Er lief dreimal pro Woche, manchmal auch viermal. Meistens eine Dreiviertelstunde, mindestens einmal aber auch länger, eine ganze Stunde, siebzig Minuten. Er wusste nicht, warum er das machte – es gefiel ihm einfach. Er hatte irgendwann mal einen Ausschnitt von einem Marathonlauf im Fernsehen gesehen. Die Vorstellung, über vierzig Kilometer zu laufen, hatte ihm imponiert, und die Tatsache, dass man einfach nur loslaufen musste, hatte ihm gefallen. So hatte er es einfach ausprobiert und nach einer Durststrecke von zwei Wochen tatsächlich Gefallen daran gefunden. Es war etwas geworden, was er für sich hatte und worauf er in gewisser Weise stolz war, denn das konnte nicht jeder, eine Stunde einfach so laufen. Er hatte sogar kurzzeitig einmal daran gedacht, in einen Verein einzutreten – aber dann war ihm dieser Gedanke doch zu anstrengend gewesen. Außerdem ertrug er den anderen Gedanken nicht, dass es Leute geben konnte, ja geben würde, die darin wieder besser wären als er, deutlich besser.

Jetzt lief er allein durch den Nieselregen seine bekannte Strecke. Er hatte drei, vier private Strecken, ,seine’ Strecken. Meistens lief er eine von zwei großen Runden, die er sich irgendwann mal erprobt hatte. Selten versuchte er, seine eigene Zeit zu verbessern oder zu schlagen, es reichte ihm, das Gefühl zu haben, leidlich schnell gewesen zu sein. Er wusste nicht einmal genau, welcher Schnitt es war. Irgendwann hatte er eine Strecke mit dem Rad mal nachgemessen und dann den Schnitt ausgerechnet. Das war ziemlich am Anfang. Damals waren es ziemlich genau fünf Minuten pro Kilometer gewesen, grob gerechnet. Jetzt war er schneller, aber wie schnell genau, wusste er nicht. Er hatte die genaue Streckenlänge und die damalige Zeit wieder vergessen, und es war ihm egal.
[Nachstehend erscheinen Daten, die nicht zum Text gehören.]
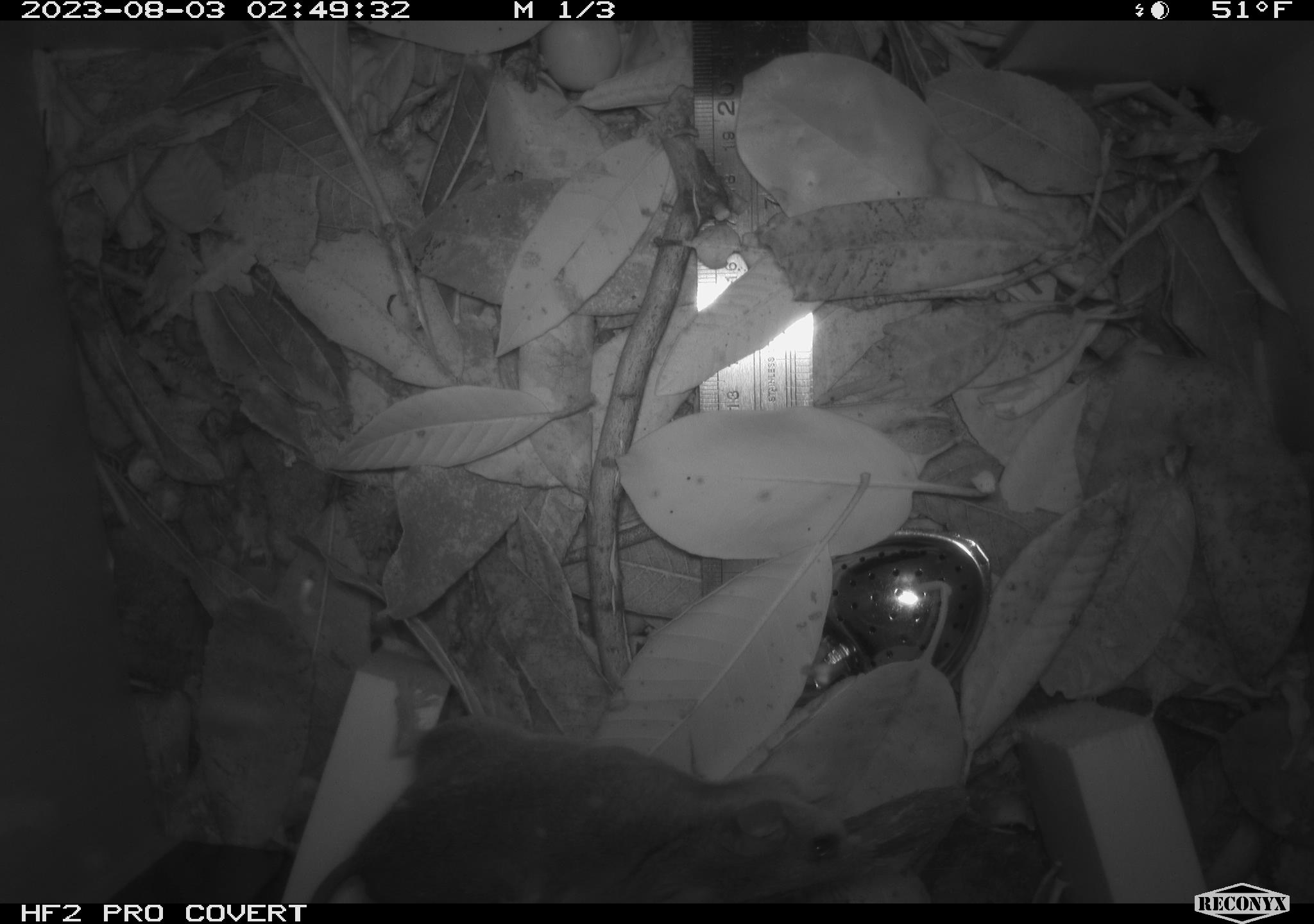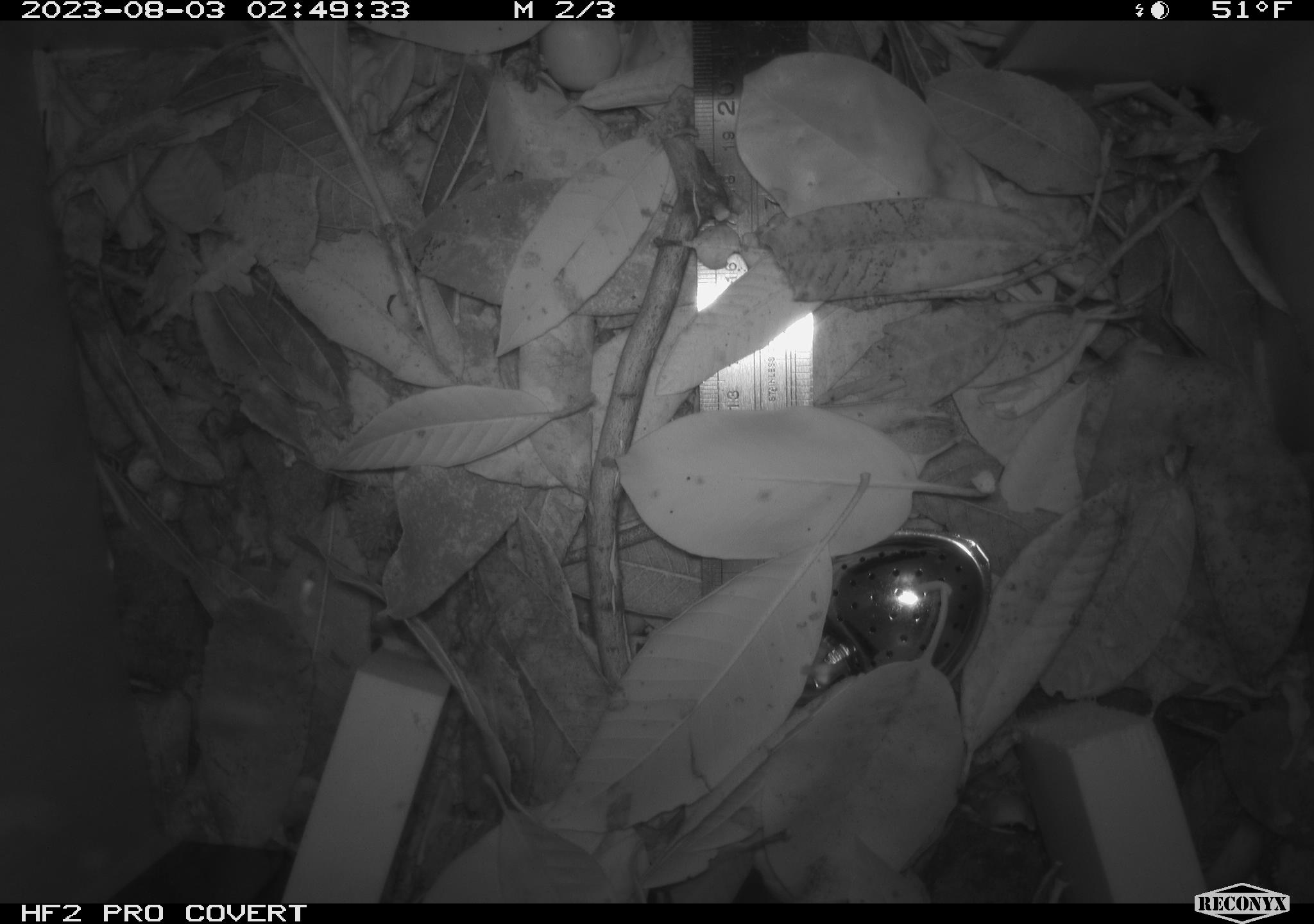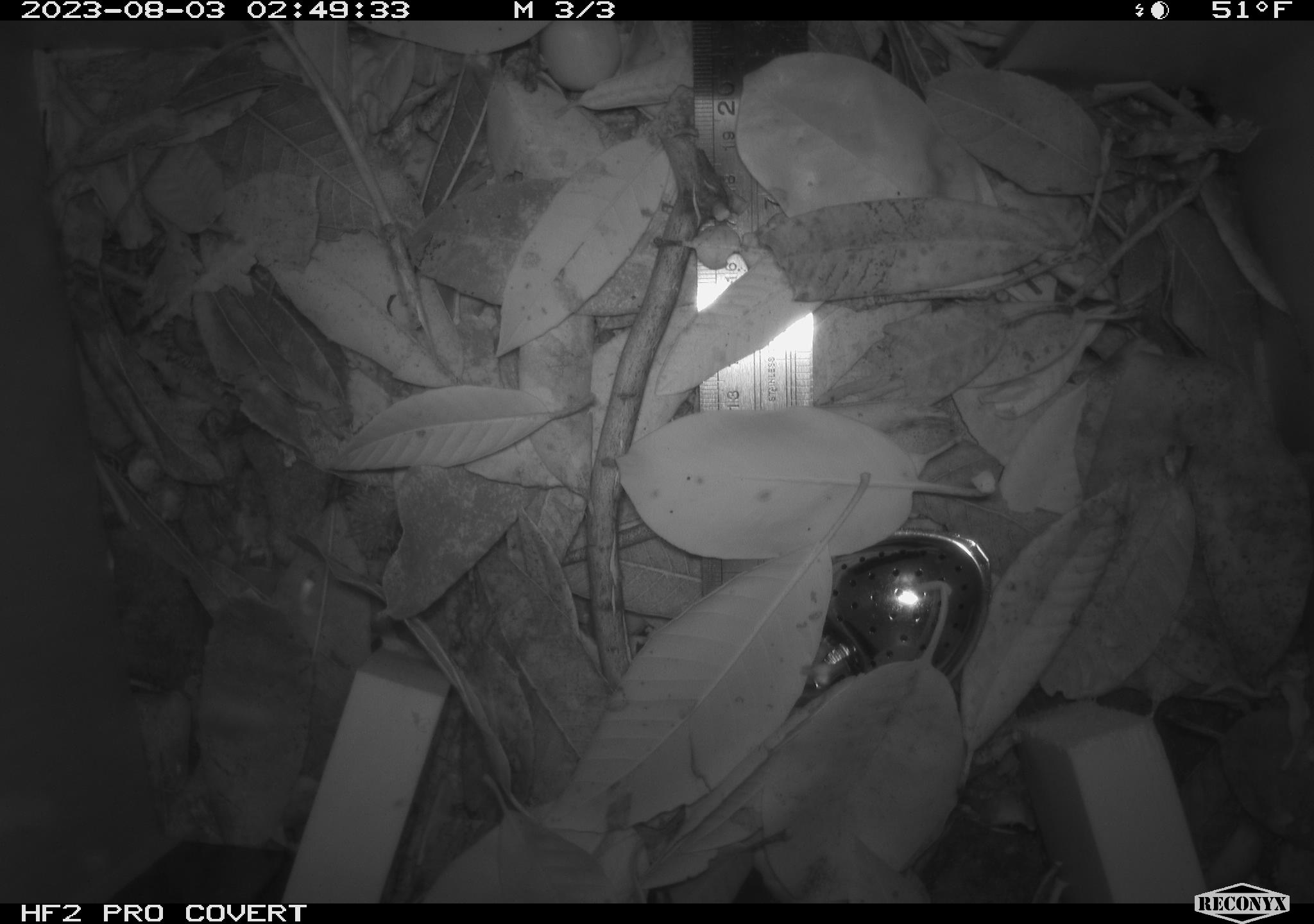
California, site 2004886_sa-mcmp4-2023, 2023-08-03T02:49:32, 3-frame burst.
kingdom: Animalia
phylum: Chordata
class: Mammalia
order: Rodentia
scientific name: Rodentia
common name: mouse species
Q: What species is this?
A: Mouse species (Rodentia).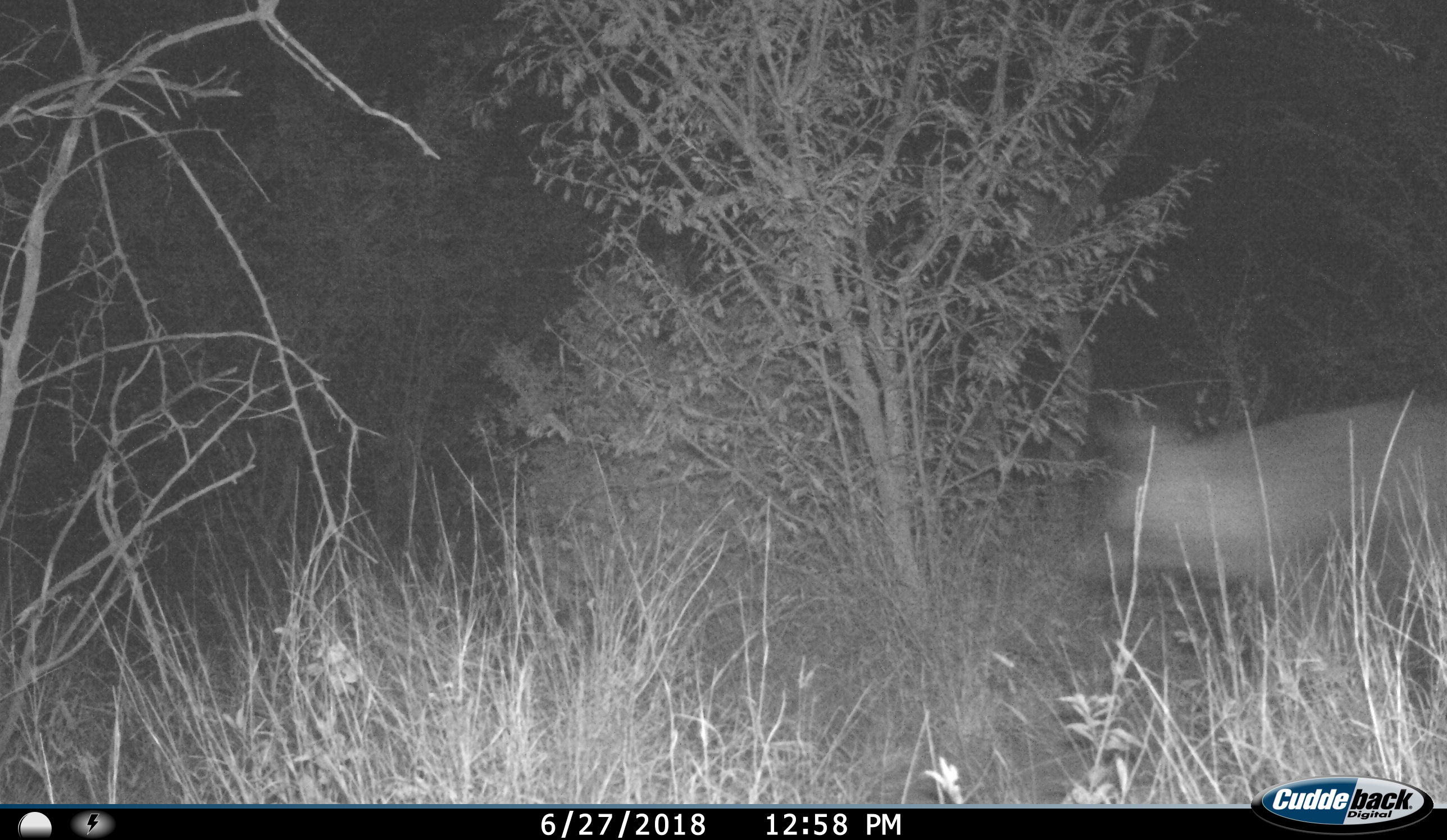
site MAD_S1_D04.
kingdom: Animalia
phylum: Chordata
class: Mammalia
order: Carnivora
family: Hyaenidae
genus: Parahyaena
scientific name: Parahyaena brunnea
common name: brown hyena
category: hyenabrown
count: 1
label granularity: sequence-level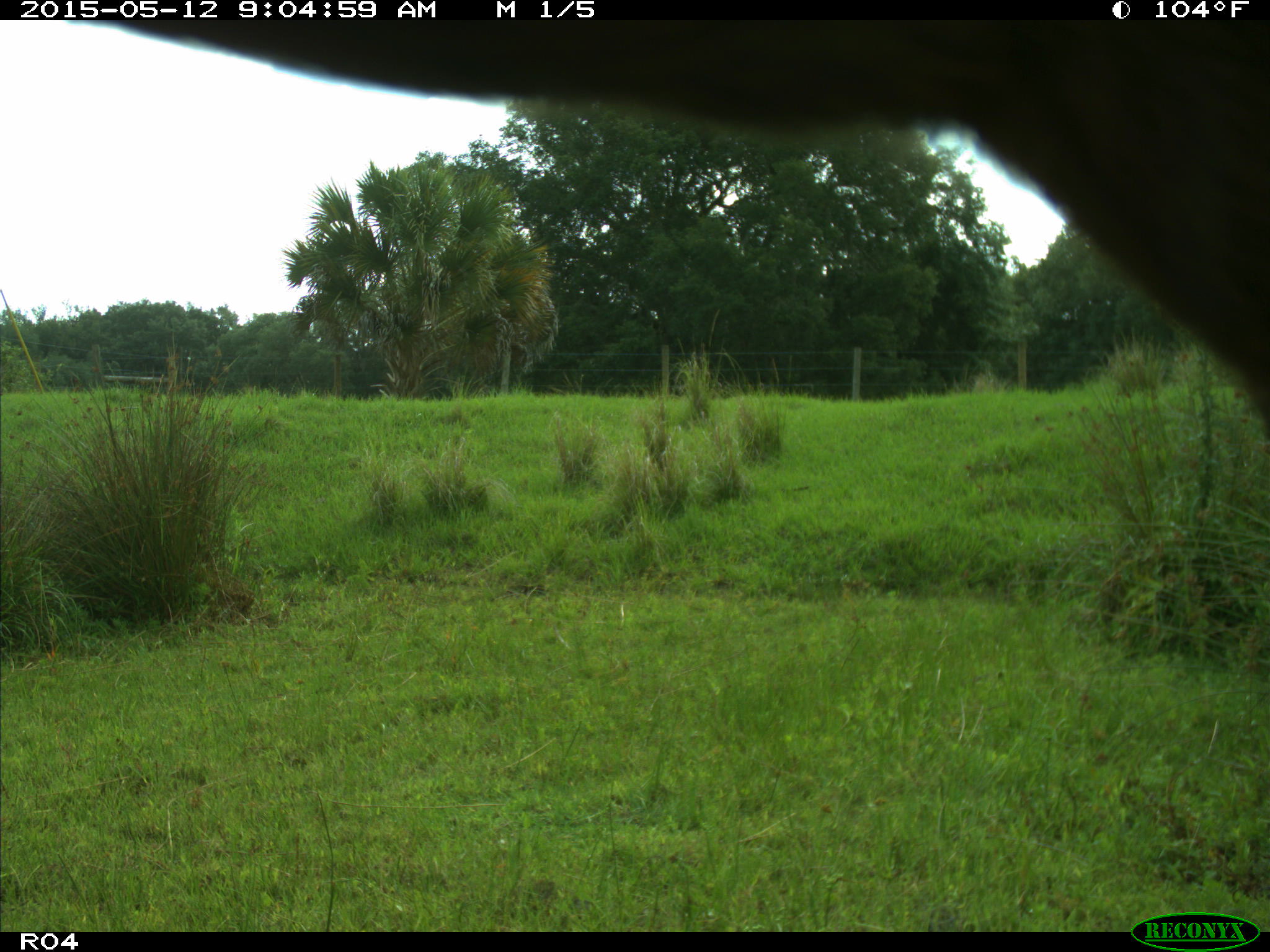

Er lief bei Nieselregen sogar ganz gern. Dann hatte man noch mehr das Gefühl, wirklich ,was draufzuhaben’, denn alle anderen vermieden den Regen – und man selbst war draußen, und er störte einen nicht. Verschwitzt war man ja hinterher sowieso, also was sollte es? Er lief mit einer leisen Verachtung an einem alten Ehepaar vorbei, das sich eingehakt unter einem Schirm durch diesen läppischen Nieselregen bewegte...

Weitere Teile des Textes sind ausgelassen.